Change is a Process, not an Event!
With New Year’s Eve less than a fortnight away, I’ve got a question for you.
What is it about January the 1st that has us all convinced we will suddenly be able to do better than we did the day before?
Millions of people around the world pledge to change some aspect of their lives at the start of each calendar year. More often than not, these promises relate to positive behaviour changes; getting rid of bad habits and forming more beneficial ones. Classics include quitting smoking, drinking less, losing weight, exercising, reading more, having less screen time, or keeping a better work/life balance. Are any of these sounding familiar?
As you may have experienced in the past, most people who make New Year’s Resolution will fail - most of them during the first three months[i].
Why are we so bad at keeping our NYE commitments? Well, if after a few wines at the neighbour’s BBQ on December 31st you decide that tomorrow will be the day to run the marathon you have never trained for.… well, you haven’t given yourself a very good shot at making the finish line have you?
People often jump ahead to the ‘action’ of what they want to achieve, before they considered the following three game changers:
- Their readiness to change: Are the resources, motivators and knowledge there, to make a lasting change successful? Do they actually want to change?
- Their barriers to change: Are there any external or internal factors present, preventing the change from being successful?
- An examination of risks: What might trigger a return to a former behaviour, and what has to be done to prepare for it?
The Transtheoretical Model[ii] of behaviour change is an integrative, biopsychosocial model that conceptualises the process of intentional behaviour change. The Stages of Change model forms part of this broader conceptual framework. It tells us that… wait for it… people can successfully change their behaviour when they are ready to do so. Psychology is so good at stating the obvious! ‘You can lead a horse to water but you can’t make it drink’ is a saying that sums it up well. Many a loved one, who is desperate to see their family member stop an unhealthy behaviour, eventually gets to the difficult realisation that ‘they’ll change when they’re ready…’. But what makes them ready?
In this model, effective change occurs gradually, and relapses are an inevitable part of the process of making a successful change. Change is a process, not an event.

# [DIRECTIVE 1]
Reproduce verbatim the entries from the line with "Give a farthest-to-nearest ordering of" up to and including the line with "Answer: the grassy ground at pixel 62 309".
The text about change as a process and the entries that come after it have no connection to each other.

# [Spatial relation data]
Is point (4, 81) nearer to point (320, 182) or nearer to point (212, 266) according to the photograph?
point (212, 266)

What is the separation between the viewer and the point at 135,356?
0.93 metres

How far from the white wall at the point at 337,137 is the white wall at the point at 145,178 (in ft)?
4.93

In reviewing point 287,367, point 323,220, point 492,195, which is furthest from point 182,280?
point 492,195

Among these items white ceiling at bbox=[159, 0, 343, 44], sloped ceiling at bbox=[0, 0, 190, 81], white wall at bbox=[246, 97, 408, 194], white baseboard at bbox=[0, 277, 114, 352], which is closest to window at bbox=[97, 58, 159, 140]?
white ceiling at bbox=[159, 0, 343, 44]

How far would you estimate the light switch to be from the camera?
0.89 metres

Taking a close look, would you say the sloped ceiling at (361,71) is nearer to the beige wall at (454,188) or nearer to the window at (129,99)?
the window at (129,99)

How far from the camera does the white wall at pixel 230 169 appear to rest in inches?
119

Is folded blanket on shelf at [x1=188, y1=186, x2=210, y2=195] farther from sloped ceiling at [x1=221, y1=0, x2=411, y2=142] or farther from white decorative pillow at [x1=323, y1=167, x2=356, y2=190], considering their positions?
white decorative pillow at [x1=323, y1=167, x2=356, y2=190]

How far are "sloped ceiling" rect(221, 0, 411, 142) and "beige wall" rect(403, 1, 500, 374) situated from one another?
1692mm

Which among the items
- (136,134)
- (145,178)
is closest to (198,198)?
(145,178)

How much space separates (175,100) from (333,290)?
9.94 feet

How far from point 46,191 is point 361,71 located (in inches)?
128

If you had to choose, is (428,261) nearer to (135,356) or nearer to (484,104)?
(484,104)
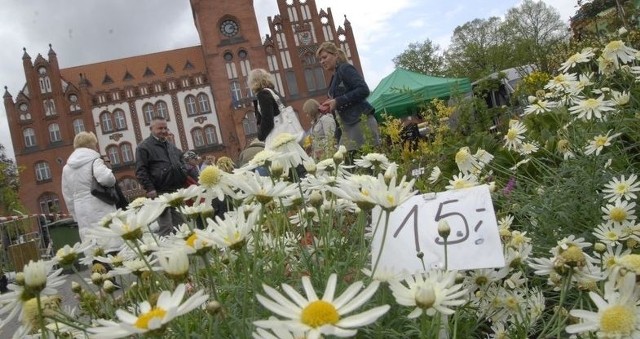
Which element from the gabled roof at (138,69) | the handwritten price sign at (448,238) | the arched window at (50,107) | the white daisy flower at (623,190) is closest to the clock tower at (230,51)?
the gabled roof at (138,69)

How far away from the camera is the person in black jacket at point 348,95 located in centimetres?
Result: 397

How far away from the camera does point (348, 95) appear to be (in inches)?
155

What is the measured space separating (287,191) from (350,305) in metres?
0.40

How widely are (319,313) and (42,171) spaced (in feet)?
130

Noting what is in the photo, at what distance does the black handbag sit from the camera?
4445 millimetres

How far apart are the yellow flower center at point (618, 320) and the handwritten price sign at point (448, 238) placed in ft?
1.08

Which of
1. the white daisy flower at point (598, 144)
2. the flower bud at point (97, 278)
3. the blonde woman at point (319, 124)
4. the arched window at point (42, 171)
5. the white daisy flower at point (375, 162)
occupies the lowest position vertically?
the flower bud at point (97, 278)

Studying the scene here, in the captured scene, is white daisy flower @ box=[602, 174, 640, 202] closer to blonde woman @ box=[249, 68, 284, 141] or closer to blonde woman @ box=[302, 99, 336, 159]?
blonde woman @ box=[302, 99, 336, 159]

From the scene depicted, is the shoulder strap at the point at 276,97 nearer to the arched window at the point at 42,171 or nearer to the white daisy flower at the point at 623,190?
the white daisy flower at the point at 623,190

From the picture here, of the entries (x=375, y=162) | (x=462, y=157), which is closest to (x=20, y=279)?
(x=375, y=162)

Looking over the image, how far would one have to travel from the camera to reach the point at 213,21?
36.3 meters

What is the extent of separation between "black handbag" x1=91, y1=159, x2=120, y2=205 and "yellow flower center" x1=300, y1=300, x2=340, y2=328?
160 inches

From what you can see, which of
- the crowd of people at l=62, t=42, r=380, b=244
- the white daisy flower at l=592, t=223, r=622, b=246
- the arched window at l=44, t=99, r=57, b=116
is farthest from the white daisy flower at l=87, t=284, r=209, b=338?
the arched window at l=44, t=99, r=57, b=116

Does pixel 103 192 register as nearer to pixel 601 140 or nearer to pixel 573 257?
pixel 601 140
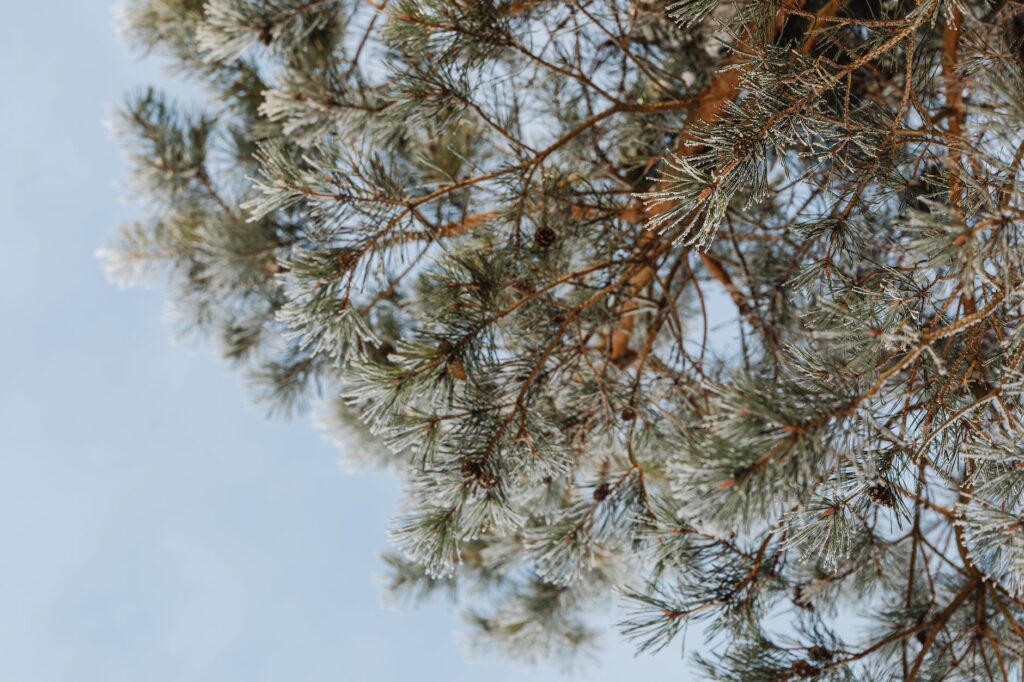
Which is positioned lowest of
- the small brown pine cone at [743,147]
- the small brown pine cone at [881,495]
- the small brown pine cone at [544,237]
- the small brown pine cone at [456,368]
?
the small brown pine cone at [881,495]

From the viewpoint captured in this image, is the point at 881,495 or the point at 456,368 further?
the point at 456,368

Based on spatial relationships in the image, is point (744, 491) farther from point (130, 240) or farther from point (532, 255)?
point (130, 240)

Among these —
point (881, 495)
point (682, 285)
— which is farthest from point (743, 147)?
point (682, 285)

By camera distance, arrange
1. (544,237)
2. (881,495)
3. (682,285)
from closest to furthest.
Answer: (881,495) → (544,237) → (682,285)

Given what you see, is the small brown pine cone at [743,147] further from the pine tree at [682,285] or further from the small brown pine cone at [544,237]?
the small brown pine cone at [544,237]

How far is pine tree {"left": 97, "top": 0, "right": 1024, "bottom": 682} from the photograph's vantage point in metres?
0.83

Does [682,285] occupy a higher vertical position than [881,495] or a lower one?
higher

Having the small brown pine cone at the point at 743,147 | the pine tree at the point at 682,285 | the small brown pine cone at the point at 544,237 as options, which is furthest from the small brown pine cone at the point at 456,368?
the small brown pine cone at the point at 743,147

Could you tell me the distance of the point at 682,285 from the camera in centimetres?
144

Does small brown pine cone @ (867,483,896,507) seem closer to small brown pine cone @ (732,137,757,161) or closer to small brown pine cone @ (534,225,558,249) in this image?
small brown pine cone @ (732,137,757,161)

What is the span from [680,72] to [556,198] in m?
0.58

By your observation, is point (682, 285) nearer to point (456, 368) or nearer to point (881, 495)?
Answer: point (456, 368)

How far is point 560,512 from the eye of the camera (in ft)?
4.42

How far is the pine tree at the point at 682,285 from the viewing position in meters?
0.83
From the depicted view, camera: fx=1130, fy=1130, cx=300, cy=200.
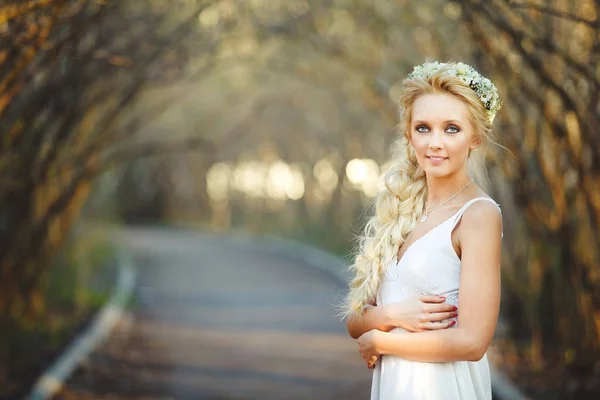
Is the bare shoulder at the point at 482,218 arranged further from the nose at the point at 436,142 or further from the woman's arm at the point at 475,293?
the nose at the point at 436,142

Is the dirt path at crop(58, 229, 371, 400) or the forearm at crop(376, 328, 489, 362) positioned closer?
the forearm at crop(376, 328, 489, 362)

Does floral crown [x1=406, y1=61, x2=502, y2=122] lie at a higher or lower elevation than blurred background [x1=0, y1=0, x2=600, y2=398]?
lower

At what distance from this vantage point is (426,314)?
3219 mm

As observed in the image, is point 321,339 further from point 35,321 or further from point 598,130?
point 598,130

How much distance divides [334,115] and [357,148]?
2473 millimetres

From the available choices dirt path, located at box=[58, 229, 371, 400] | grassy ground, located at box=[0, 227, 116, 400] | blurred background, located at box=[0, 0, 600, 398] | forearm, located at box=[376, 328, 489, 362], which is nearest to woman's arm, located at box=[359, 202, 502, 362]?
forearm, located at box=[376, 328, 489, 362]

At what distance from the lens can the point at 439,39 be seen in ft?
39.4

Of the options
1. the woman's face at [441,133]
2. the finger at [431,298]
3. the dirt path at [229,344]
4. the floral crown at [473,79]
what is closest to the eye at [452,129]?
the woman's face at [441,133]

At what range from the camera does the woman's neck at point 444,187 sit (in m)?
3.35

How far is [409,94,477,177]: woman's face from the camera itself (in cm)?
326

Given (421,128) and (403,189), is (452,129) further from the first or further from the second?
(403,189)

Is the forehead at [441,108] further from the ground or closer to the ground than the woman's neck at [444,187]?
further from the ground

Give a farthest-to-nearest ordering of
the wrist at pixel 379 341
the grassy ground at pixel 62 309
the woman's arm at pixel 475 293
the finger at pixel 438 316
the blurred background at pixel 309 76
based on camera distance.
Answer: the grassy ground at pixel 62 309
the blurred background at pixel 309 76
the wrist at pixel 379 341
the finger at pixel 438 316
the woman's arm at pixel 475 293

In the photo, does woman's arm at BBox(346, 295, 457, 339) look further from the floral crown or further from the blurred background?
the blurred background
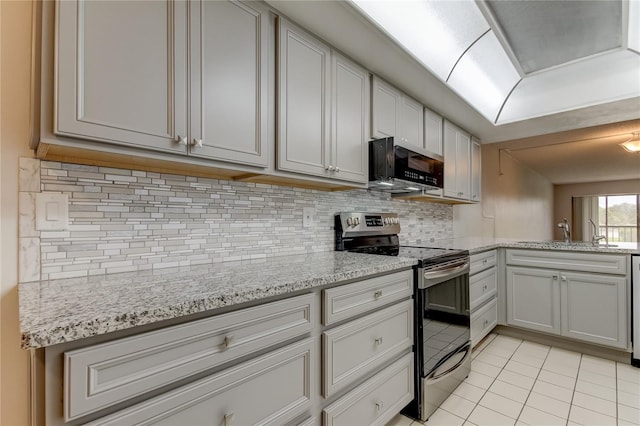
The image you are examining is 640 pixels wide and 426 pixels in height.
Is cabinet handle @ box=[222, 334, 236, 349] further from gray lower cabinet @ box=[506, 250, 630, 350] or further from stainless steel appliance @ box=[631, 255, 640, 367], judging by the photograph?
stainless steel appliance @ box=[631, 255, 640, 367]

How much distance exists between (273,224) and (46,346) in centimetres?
124

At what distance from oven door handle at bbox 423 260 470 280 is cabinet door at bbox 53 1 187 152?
1.47 metres

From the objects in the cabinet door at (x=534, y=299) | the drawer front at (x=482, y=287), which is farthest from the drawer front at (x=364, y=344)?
the cabinet door at (x=534, y=299)

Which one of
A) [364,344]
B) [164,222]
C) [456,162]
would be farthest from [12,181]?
[456,162]

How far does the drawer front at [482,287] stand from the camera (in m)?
2.47

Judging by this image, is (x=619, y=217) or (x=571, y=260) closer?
(x=571, y=260)

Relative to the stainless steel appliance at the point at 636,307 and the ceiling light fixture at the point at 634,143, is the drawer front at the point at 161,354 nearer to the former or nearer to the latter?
the stainless steel appliance at the point at 636,307

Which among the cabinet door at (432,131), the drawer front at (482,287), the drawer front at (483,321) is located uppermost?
the cabinet door at (432,131)

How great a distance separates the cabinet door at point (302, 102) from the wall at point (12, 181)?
954 mm

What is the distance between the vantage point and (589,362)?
8.16ft

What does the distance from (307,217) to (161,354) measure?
4.29 ft

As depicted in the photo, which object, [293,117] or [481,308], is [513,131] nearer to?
[481,308]

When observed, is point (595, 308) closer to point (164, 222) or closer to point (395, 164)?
point (395, 164)

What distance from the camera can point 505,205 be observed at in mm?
5004
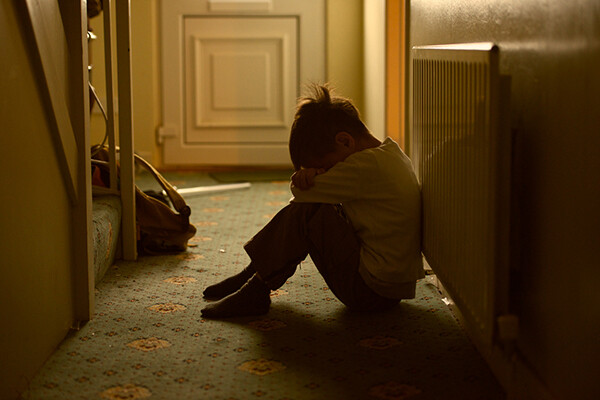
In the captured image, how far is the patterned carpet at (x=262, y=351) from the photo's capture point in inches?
49.2

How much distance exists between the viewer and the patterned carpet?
4.10 ft

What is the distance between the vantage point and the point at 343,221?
5.18 feet

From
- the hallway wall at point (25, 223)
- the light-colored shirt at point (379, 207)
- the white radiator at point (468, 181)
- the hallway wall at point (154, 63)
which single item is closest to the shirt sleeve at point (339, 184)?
the light-colored shirt at point (379, 207)

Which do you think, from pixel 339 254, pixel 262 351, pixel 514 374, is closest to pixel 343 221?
pixel 339 254

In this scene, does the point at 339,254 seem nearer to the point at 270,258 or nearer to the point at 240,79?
the point at 270,258

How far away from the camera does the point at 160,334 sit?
153 centimetres

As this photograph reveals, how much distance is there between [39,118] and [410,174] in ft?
2.35

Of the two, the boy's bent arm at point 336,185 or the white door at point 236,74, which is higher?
the white door at point 236,74

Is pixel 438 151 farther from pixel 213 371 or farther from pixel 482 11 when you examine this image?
pixel 213 371

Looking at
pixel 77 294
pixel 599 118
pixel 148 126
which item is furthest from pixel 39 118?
Result: pixel 148 126

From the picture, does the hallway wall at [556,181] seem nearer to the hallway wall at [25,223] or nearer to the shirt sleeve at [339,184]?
the shirt sleeve at [339,184]

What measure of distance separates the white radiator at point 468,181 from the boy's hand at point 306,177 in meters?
0.22

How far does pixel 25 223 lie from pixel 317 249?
59 cm

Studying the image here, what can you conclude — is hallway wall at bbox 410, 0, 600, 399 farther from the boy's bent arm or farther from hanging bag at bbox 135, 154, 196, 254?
hanging bag at bbox 135, 154, 196, 254
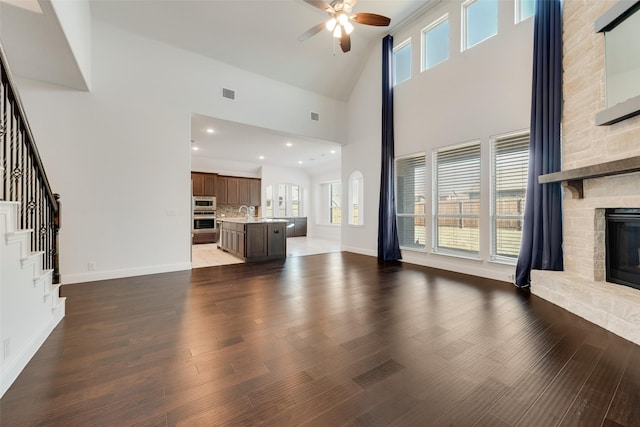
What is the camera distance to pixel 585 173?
8.61 ft

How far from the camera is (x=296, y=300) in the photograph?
3.10 m

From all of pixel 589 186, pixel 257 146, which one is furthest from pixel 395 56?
pixel 589 186

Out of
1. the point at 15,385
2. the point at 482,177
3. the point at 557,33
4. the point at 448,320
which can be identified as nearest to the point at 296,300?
the point at 448,320

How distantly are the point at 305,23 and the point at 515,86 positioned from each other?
12.3 ft

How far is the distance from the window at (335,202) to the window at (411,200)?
15.6 ft

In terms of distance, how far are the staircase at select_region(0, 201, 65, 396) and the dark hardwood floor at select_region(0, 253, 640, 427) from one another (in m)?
0.10

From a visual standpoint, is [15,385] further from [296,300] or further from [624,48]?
[624,48]

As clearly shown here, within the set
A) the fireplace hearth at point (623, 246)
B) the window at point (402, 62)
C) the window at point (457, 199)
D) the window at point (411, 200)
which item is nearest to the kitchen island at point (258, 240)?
the window at point (411, 200)

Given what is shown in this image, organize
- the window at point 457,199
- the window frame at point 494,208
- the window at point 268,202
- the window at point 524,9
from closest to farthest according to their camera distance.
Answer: the window at point 524,9 → the window frame at point 494,208 → the window at point 457,199 → the window at point 268,202

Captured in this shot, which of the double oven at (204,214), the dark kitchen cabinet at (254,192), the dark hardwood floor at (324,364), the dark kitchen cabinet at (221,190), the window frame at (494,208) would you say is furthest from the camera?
the dark kitchen cabinet at (254,192)

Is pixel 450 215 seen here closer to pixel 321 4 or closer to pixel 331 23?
pixel 331 23

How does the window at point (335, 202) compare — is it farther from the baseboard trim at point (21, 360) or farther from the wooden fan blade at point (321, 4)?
the baseboard trim at point (21, 360)

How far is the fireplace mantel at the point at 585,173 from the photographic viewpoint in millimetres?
2223

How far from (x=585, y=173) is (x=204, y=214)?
371 inches
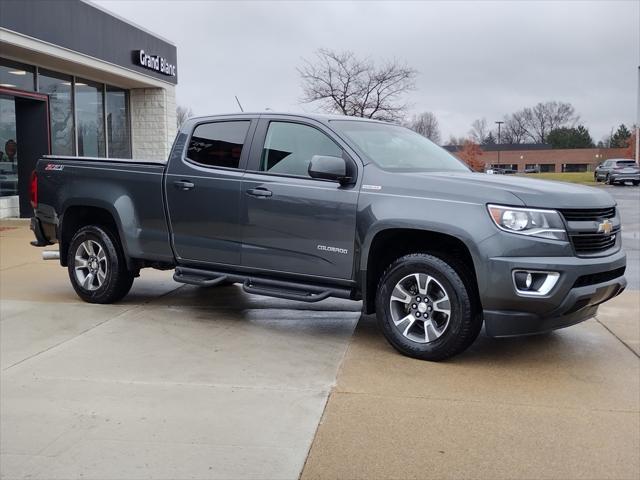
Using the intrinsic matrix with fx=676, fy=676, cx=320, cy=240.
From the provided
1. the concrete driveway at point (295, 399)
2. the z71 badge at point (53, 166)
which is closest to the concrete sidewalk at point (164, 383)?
the concrete driveway at point (295, 399)

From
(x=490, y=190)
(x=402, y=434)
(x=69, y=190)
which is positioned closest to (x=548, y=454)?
(x=402, y=434)

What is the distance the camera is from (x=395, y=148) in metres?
6.17

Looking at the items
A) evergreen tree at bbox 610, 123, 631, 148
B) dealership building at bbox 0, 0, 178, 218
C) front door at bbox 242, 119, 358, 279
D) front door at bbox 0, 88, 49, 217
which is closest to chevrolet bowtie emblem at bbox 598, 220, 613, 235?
front door at bbox 242, 119, 358, 279

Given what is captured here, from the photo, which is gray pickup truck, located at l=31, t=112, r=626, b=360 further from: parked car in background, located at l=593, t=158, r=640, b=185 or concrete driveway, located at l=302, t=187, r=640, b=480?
parked car in background, located at l=593, t=158, r=640, b=185

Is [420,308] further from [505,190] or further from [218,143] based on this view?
[218,143]

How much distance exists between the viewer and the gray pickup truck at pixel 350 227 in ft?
16.1

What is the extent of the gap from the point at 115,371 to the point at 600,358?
150 inches

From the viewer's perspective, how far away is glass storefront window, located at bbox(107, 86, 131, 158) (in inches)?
800

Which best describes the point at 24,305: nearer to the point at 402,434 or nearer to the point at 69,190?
the point at 69,190

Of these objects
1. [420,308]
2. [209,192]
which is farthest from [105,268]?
[420,308]

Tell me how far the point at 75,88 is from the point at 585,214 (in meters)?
16.4

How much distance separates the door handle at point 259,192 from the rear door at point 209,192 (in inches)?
5.6

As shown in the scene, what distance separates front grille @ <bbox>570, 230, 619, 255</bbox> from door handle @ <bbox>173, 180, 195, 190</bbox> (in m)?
3.46

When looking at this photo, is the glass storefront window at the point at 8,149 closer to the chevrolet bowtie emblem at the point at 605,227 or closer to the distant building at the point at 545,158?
the chevrolet bowtie emblem at the point at 605,227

# [DIRECTIVE 2]
Pick up the text on New Year's resolutions and behavior change from the point where it stops.

# [EXERCISE ANSWER 1]
Give a farthest-to-nearest ordering of
the wrist at pixel 379 341
the grassy ground at pixel 62 309
the woman's arm at pixel 475 293
the finger at pixel 438 316
the blurred background at pixel 309 76
based on camera distance.
Answer: the grassy ground at pixel 62 309

# [EXERCISE ANSWER 2]
It is true. An individual won’t change (for the long term) a moment before they’re ready, and only after they have gone through the necessary pre-action stages that include ‘precontemplation’, ‘contemplation’ and ‘preparation’.
But let’s not despair. There are ways to move toward the long lasting, health promoting, change, that will serve you well, even if doesn’t start as soon as the clock hits midnight on the 1st of January.
The first thing to do is to see where you are at on the Stages of Change model.
What are the five Stages of Change?
Precontemplation - This is the person you know who says ‘but I don’t want to quit smoking’. They have no intent to take action. This person underestimates the pros, and places too much emphasis on the cons, of changing their behaviour.
Contemplation - This is the person you know who says ‘I do want to exercise… one day’. They are intending to start the healthy behaviour in the future, but they are feeling ambivalent about the actions they need to take, in order to make the change. They might be interested in learning a little more about the benefits of exercise.
Preparation - This is the person who has started googling ‘dietitians’ in their area and is doing some research on meal planning so they have a better chance of succeeding when they decide to start eating better. They are ready to take action soon (within the next 30 days), and can tell you the pros and cons of what making this change would mean for them. They are starting to take small steps toward the behaviour change, believing that action could lead to a healthier life.
Action - This is the person who has recently changed their behaviour. They have committed to turning off the alerts on their phone (apart from calls or texts) and have set realistic limits for themselves for screen time in the morning and in the evening. They have modified their behaviour to a more positive balance of on and offline activity. They have let people know that they are working on this, and they have some supportive people around them.
Maintenance – This is the person who can tell you that they have only had alcohol on Friday and Saturday nights for 6 months now. They tell you that it is really hard sometimes to not have a drink afterwork with their colleagues on a Thursday, or on a Sunday night with their partner, but they have strategies in place to make sure they continue their success. They are experiencing sustained behaviour change, and are committed to keep it up.
So, are you contemplating making a New Year’s resolution in 2019? Do yourself a favour and do some preparation work now.
- Equip yourself with information about the change you are wanting to make. Google it. Find out what it will take to get this done, and set yourself up for success.
- Why do you want to change (not ‘why does everyone else say I should change’)?
- List the pros and cons of the new behaviour for you.
- Tell people about the change you are committing to make, and set up the social supports who can back you in your decision to take this positive step.
- Assess any barriers that might be in your path, and figure out what you are going to do if you relapse back to the old behaviour. Have a plan.
So please raise your glass – ‘Here’s to 2019, and making positive, effective, and sustainable change!’
[i] Oscarsson, M., Rozental, A. & Andersson, G. (2017). New Year's resolutions: A large scale randomized controlled trial. Conference paper, Oral presentation with published abstract (Refereed).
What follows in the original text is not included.